PROBLEM SET:
**A)** Reproduce the Horn River Basin background from "But industry activity" up to and including "in December 2015.".
**B)** In the Horn River Basin background, what initial production did a typical horizontal well in the HRB have between 2012 and 2013?

TEXT SHOWN:

Background Information about the Horn River Basin
There doesn’t seem to be much question about the potential for natural gas out of the Horn River Basin (HRB), Liard Basin, and the Cordova Embayment in Northeast British Columbia (BC). The HRB alone may possess up to 650 Tcf of reserves, and one eye-opening estimate prepared by Sproule Associates in 2012 suggests these three formations may have combined resources between 809 and 2,222 Tcf. What is in question, however, is just how much these areas will be developed, and can it be done economically?
Our main focus in this article is the HRB, and we will refer to that almost exclusively hereafter, since that area is farthest along in its development among these three plays (although activity in the HRB itself is still in its infancy). However, many of the issues we raise below apply to all three areas.
First, a quick description of these three plays:
Horn River Basin
According to the BC Oil and Gas Commission (OGC), the HRB is an unconventional shale play with dry gas from mid-Devonian overpressured shales, including the organic rich Muskwa-Otter Park and Evie formations. The HRB is in the northeast corner of BC, hemmed in along the west by the Bovie Lake Fault Zone and to the east and south by the Devonian Carbonate Barrier Complex. On a stratigraphic scale, the Muskwa-Otter Park and Evie shales are overlain by the Fort Simpson shales, and underlain by the Keg River platform carbonates. In a report published in February 2015, the OGC said the HRB represents 25.7% (11.1 Tcf) of BC’s remaining recoverable raw gas reserves. The commission said production from the Muskwa-Otter Park and Evie formations totaled 200 Bcf in 2013, accounting for 12.7% of BC’s annual production.
The OGC said an atlas of the HRB was published in June 2014, and found that the reservoir measured 1,900-3,100 meters (6,234-10,171 feet) in depth and 140-280 meters (459-919 feet) in thickness. In a separate report in October 2015, the OGC said the HRB’s reporting area encompassed about 1.15 million hectares (4,440 square miles), of which 34,670 hectares (133.9 square miles) were being used for oil and gas activities.
In its February 2015 report, the OGC indicated that oil and gas drillers have been interested in the HRB since 2005, when they began deploying horizontal rigs and applying hydraulic fracturing (fracking) technology that had been successful in the Barnett Shale in Texas, which is considered an analogous shale play. But the HRB accounted for only 8% of total drilling activity in BC in 2013; the majority of drilling took place in the Montney Shale. Still, there were 376 wells (298 horizontal, 78 vertical) drilled in the HRB by 2013, according to OGC figures. Between 2012 and 2013, a typical horizontal well in the HRB had initial production of 5.6 MMcf/d. That rate declined 44% in the first year of production, and was projected to reach boundary dominated flow after more than four years, in part because of the reservoir’s ultra low permeability. The OGC said 26 unconventional wells were permitted in the HRB in 2013, and added that since April 2005, a total of 522 wells had been permitted there.
But industry activity in the HRB has tapered off since late 2012, when Encana Corp., Canada’s top natural gas producer, deferred plans to build its Cabin processing plant in the region (see page 12). More recently, Quicksilver Resources Inc., one of HRB’s top drilling rights owners, filed for bankruptcy protection in the U.S. in March 2015 (see Shale Daily, March 18, 2015); its Canadian assets were scheduled to be auctioned in December 2015.

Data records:
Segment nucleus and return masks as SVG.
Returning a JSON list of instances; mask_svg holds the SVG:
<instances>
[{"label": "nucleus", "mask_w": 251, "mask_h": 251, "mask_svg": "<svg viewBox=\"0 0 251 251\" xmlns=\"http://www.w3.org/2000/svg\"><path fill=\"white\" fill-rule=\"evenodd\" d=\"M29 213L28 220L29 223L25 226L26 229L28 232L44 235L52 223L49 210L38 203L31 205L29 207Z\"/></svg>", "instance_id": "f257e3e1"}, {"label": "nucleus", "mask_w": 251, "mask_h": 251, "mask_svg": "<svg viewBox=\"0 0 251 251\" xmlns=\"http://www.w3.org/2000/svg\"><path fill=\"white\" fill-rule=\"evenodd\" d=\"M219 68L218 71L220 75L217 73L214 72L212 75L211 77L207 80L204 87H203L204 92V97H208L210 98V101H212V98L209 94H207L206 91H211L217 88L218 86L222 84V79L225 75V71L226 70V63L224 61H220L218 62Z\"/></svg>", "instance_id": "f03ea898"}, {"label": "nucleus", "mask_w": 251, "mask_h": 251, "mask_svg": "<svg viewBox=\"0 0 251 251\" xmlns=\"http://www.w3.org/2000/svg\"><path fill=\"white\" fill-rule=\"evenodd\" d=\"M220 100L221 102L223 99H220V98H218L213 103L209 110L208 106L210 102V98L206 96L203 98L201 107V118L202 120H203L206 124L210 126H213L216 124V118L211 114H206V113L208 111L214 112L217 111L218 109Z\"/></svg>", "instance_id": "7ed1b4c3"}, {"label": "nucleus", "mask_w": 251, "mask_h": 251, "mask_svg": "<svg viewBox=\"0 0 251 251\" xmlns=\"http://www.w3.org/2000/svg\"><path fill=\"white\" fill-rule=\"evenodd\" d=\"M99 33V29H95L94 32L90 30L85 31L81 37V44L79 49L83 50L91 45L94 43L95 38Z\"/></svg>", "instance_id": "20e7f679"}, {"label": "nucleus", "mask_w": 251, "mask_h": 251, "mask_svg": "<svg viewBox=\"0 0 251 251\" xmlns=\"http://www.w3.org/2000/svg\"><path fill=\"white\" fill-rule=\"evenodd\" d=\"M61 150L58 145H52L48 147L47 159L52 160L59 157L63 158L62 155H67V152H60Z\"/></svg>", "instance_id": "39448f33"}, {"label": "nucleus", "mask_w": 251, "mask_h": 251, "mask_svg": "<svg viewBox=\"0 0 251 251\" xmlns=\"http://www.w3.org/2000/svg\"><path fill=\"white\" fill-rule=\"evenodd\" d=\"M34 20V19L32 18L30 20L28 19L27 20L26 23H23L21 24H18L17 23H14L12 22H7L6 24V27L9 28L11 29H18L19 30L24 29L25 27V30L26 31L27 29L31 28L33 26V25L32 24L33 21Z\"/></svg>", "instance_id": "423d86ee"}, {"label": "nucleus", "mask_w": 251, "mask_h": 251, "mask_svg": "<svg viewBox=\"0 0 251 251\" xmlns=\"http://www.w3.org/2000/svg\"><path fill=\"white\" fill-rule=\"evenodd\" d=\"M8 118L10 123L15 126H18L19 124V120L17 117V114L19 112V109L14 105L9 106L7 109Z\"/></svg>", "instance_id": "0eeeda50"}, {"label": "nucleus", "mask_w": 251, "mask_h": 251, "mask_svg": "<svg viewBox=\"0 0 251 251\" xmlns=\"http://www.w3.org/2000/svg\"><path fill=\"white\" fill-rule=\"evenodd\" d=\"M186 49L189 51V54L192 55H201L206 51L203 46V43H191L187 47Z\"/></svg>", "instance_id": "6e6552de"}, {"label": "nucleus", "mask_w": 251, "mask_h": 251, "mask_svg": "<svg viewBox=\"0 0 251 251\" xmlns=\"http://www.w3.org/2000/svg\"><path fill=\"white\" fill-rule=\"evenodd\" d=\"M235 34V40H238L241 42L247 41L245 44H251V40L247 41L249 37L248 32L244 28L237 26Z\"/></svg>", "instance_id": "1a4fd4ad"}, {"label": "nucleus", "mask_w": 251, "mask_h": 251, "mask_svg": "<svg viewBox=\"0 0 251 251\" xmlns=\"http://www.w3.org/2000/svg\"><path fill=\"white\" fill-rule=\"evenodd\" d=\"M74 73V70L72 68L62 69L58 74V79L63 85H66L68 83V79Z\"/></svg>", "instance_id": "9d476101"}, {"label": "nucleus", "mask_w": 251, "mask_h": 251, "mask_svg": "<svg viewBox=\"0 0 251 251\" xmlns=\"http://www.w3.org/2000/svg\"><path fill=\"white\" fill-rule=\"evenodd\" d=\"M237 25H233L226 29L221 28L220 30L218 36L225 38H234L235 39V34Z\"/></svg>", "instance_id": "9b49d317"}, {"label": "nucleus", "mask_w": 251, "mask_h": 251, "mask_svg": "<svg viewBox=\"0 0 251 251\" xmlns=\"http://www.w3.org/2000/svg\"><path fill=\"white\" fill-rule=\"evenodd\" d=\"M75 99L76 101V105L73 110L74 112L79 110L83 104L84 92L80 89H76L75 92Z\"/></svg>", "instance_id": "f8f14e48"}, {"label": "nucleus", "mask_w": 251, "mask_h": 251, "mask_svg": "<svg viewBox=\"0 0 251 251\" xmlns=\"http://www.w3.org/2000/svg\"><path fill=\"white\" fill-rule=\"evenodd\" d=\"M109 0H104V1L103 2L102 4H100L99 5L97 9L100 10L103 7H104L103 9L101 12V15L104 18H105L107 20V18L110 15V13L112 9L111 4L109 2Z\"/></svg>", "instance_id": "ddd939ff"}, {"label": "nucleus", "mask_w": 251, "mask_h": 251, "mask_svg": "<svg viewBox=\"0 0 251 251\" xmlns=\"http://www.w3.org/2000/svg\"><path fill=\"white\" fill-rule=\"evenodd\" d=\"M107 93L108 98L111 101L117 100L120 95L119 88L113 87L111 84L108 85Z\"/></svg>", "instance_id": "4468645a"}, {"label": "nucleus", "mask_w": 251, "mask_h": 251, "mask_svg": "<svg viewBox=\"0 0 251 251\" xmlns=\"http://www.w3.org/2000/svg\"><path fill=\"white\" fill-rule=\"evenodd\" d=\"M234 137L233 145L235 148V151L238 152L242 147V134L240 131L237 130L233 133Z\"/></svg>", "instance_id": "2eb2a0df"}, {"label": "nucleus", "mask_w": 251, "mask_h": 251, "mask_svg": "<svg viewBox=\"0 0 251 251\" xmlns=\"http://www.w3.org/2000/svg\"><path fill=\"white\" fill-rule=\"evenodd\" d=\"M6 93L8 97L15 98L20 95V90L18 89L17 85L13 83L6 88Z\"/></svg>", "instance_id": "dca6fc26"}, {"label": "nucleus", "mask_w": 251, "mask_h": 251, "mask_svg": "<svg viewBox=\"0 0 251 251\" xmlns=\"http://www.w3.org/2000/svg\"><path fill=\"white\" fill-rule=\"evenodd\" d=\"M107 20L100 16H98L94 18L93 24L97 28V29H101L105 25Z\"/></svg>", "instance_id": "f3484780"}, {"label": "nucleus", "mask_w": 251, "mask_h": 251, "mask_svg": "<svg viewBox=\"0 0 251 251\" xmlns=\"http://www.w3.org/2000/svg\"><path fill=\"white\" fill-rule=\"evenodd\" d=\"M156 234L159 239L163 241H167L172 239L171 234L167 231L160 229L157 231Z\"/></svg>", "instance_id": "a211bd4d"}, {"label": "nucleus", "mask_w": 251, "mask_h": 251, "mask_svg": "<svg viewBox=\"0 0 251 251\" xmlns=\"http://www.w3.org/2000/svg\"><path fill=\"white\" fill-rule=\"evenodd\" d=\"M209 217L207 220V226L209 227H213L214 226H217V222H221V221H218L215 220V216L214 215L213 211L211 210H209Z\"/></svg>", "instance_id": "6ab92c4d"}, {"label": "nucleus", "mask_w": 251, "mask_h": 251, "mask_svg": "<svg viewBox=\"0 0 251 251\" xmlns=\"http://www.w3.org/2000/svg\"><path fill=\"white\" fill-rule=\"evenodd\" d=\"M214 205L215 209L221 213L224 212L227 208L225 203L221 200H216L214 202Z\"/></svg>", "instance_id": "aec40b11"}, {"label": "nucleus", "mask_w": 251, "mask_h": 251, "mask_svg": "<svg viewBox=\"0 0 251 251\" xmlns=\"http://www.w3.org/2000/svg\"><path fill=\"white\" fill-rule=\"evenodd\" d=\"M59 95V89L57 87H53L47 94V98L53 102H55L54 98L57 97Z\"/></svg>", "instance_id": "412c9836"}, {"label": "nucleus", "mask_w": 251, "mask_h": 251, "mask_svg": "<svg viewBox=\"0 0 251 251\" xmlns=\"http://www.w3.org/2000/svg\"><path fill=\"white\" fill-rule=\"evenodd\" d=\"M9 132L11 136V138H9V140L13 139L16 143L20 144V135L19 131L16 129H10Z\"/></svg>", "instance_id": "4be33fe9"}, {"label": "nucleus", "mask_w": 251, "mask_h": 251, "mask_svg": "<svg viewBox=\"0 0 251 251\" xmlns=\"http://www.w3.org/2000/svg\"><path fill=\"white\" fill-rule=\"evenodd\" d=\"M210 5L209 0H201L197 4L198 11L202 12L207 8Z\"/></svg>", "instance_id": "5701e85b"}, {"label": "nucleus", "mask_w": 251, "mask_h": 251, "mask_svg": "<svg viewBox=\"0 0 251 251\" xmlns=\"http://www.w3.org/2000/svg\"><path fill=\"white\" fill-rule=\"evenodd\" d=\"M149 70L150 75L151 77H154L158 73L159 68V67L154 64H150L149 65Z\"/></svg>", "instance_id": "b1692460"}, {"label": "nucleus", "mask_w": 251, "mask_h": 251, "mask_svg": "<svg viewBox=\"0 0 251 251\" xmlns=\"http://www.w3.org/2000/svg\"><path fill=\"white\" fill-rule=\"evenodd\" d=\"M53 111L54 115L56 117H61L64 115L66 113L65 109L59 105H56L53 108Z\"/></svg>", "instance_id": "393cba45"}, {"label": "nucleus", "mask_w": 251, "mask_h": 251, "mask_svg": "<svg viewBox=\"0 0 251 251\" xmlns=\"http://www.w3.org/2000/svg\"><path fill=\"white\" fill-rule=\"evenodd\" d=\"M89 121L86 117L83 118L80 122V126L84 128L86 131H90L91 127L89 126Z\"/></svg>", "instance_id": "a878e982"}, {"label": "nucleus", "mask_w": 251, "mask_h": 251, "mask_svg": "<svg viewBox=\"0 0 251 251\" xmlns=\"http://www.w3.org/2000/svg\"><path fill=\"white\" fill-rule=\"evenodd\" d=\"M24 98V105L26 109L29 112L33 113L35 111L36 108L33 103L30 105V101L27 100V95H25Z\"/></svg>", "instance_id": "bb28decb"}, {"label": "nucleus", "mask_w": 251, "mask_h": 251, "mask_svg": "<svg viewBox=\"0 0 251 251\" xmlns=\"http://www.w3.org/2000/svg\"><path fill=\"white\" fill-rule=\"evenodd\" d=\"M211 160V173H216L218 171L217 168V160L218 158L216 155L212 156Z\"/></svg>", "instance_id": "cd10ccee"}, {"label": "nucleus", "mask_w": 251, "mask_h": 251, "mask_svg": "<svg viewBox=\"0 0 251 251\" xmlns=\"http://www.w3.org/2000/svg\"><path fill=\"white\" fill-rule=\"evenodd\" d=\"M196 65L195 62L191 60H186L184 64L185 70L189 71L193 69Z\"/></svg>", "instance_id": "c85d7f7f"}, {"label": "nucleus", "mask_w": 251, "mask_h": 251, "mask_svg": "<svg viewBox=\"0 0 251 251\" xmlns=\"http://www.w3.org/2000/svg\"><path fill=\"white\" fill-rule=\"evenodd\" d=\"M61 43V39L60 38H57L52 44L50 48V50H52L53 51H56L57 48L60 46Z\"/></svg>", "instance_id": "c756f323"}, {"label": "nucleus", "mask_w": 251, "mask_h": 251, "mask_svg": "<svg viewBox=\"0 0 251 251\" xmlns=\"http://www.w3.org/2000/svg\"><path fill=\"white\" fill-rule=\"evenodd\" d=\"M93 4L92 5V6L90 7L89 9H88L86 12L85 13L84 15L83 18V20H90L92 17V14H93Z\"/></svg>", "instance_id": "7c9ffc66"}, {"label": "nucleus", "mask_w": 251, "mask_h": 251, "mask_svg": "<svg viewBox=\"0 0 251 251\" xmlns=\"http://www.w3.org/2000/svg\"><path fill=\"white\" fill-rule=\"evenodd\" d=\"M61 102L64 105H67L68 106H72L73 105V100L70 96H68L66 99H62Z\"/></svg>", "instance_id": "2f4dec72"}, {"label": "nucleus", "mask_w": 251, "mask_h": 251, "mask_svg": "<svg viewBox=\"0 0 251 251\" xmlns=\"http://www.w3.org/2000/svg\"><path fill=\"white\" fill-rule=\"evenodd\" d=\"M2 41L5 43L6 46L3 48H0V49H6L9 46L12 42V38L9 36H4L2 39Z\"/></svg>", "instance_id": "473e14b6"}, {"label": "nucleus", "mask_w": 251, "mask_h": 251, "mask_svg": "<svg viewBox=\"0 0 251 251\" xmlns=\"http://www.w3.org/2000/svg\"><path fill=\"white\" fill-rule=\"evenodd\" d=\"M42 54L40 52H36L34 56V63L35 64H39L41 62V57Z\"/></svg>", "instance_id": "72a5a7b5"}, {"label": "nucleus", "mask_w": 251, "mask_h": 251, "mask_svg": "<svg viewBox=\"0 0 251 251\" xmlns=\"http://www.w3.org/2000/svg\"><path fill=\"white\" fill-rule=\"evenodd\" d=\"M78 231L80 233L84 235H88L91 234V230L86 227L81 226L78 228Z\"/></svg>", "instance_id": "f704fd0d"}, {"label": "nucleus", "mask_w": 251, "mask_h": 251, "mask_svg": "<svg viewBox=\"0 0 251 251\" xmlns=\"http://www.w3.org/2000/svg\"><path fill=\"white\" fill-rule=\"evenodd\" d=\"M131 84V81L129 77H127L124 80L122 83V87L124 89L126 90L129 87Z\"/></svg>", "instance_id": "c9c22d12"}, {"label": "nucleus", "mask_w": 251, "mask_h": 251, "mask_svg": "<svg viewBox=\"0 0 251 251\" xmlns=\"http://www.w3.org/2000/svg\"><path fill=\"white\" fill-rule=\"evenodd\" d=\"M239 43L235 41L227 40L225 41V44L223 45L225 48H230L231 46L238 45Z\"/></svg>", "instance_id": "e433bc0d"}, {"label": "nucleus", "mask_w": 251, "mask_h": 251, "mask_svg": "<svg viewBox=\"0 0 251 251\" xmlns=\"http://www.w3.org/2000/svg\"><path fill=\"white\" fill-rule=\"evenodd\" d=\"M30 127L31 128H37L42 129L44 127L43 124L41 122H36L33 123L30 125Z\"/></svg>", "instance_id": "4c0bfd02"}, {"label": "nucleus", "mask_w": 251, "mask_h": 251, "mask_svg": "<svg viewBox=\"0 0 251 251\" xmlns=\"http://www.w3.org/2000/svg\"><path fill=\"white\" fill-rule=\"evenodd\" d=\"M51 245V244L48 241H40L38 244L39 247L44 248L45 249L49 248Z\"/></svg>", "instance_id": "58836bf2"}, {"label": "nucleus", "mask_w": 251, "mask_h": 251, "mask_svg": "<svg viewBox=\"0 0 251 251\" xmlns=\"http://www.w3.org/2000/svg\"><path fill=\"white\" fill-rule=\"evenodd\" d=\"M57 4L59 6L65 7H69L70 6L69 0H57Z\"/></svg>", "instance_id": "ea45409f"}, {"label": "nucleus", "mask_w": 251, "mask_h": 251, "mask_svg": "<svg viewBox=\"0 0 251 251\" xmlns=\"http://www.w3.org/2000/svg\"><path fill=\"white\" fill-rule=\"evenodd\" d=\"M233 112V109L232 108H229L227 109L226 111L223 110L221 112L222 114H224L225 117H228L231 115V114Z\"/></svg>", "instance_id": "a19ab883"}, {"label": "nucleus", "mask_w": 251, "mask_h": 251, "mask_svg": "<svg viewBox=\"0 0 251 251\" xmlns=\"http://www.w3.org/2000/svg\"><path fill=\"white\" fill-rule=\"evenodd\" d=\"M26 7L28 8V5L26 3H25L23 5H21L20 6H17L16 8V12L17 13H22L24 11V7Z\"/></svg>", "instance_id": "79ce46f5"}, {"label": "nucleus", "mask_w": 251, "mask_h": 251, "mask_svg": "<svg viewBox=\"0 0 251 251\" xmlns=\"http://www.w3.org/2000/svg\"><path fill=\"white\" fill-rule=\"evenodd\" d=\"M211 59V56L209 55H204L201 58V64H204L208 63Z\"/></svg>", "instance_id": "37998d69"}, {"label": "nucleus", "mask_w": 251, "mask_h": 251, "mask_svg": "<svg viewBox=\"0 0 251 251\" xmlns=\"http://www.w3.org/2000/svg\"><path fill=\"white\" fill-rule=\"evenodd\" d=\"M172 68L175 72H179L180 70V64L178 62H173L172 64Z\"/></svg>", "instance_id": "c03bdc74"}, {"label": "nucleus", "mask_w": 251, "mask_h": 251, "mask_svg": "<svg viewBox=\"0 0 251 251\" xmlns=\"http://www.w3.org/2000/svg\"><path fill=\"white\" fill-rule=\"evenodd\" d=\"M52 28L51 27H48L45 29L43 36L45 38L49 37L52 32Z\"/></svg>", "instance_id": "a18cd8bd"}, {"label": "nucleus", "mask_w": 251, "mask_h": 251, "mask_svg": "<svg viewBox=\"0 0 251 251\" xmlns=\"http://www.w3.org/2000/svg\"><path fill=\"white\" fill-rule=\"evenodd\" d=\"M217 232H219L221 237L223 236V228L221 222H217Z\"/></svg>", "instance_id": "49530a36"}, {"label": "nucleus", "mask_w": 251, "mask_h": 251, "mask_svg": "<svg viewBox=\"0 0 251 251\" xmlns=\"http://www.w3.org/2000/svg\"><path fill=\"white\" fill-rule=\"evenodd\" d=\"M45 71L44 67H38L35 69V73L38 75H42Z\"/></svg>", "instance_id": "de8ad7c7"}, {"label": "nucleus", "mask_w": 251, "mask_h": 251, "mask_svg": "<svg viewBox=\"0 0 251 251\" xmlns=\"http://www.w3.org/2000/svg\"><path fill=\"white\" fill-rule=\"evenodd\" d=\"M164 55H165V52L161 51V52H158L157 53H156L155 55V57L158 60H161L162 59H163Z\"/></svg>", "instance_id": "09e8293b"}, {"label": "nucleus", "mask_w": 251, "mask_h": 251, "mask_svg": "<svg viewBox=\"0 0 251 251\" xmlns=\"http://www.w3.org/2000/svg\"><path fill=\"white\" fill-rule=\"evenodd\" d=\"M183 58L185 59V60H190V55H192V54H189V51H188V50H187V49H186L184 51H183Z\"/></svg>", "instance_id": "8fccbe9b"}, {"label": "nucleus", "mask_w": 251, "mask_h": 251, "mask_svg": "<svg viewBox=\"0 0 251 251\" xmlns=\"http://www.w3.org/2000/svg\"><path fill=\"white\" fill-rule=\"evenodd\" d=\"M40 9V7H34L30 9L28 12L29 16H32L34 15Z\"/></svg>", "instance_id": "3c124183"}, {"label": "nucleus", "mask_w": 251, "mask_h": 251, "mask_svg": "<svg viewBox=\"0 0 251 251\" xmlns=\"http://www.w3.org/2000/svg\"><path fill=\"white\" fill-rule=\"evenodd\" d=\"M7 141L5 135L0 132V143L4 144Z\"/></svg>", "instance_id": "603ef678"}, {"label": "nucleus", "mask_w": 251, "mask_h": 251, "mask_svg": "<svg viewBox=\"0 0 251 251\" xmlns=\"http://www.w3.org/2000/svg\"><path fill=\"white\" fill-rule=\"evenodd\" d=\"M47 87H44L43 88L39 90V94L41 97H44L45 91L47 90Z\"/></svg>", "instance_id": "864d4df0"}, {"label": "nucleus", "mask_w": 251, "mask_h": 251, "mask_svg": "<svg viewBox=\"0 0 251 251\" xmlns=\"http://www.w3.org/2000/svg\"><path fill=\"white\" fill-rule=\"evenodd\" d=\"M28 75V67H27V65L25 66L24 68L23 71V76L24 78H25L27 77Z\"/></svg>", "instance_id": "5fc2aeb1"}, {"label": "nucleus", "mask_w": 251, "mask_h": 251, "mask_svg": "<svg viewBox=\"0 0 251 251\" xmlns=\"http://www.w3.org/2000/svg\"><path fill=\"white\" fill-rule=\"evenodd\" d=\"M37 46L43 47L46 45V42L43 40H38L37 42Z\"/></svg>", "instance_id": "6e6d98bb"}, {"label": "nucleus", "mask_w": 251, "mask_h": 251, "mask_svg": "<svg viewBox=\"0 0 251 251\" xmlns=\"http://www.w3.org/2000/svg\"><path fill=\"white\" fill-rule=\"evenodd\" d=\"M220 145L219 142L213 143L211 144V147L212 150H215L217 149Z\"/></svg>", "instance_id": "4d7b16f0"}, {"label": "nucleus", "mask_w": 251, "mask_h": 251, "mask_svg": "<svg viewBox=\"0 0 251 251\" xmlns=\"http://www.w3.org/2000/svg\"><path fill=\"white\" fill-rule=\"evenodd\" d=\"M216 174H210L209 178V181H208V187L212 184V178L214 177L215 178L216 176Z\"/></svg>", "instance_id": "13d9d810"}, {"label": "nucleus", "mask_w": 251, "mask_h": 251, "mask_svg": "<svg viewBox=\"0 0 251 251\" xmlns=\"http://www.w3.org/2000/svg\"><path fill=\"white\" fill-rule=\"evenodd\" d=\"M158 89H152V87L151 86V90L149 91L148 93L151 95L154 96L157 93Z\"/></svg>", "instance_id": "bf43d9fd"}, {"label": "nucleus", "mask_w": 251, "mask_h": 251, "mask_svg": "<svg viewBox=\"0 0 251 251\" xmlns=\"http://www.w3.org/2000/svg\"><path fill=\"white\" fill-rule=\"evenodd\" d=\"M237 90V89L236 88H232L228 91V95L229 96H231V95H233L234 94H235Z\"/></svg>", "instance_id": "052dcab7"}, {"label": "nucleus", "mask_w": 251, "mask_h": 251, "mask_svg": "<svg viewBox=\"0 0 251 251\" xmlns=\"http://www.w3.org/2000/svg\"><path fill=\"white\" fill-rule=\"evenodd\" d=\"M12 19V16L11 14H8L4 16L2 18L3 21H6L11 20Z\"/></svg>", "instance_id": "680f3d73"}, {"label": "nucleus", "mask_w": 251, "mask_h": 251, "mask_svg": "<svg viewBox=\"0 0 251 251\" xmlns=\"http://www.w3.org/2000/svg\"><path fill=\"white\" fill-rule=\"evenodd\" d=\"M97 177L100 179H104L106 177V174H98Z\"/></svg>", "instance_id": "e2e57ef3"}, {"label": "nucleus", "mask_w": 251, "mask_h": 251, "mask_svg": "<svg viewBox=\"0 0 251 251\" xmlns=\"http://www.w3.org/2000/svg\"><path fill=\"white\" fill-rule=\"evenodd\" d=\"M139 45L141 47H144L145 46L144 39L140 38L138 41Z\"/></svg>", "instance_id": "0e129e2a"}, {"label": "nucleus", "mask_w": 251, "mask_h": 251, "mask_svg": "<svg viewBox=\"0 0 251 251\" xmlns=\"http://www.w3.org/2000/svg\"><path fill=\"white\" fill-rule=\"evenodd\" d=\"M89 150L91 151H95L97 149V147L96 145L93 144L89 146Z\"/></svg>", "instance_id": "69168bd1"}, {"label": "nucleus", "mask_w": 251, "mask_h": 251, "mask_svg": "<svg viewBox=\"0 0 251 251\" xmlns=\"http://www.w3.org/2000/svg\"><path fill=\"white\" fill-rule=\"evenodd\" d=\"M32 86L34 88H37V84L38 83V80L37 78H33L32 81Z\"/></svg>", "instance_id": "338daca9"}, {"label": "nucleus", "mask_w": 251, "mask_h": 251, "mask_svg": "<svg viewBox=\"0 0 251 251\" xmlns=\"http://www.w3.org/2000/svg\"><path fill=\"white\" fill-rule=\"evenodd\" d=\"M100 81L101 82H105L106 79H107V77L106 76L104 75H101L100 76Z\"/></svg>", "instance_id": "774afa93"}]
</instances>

RESULTS FOR THE EXERCISE:
**A)**
But industry activity in the HRB has tapered off since late 2012, when Encana Corp., Canada’s top natural gas producer, deferred plans to build its Cabin processing plant in the region (see page 12). More recently, Quicksilver Resources Inc., one of HRB’s top drilling rights owners, filed for bankruptcy protection in the U.S. in March 2015 (see Shale Daily, March 18, 2015); its Canadian assets were scheduled to be auctioned in December 2015.

**B)** 5.6 MMcf/d.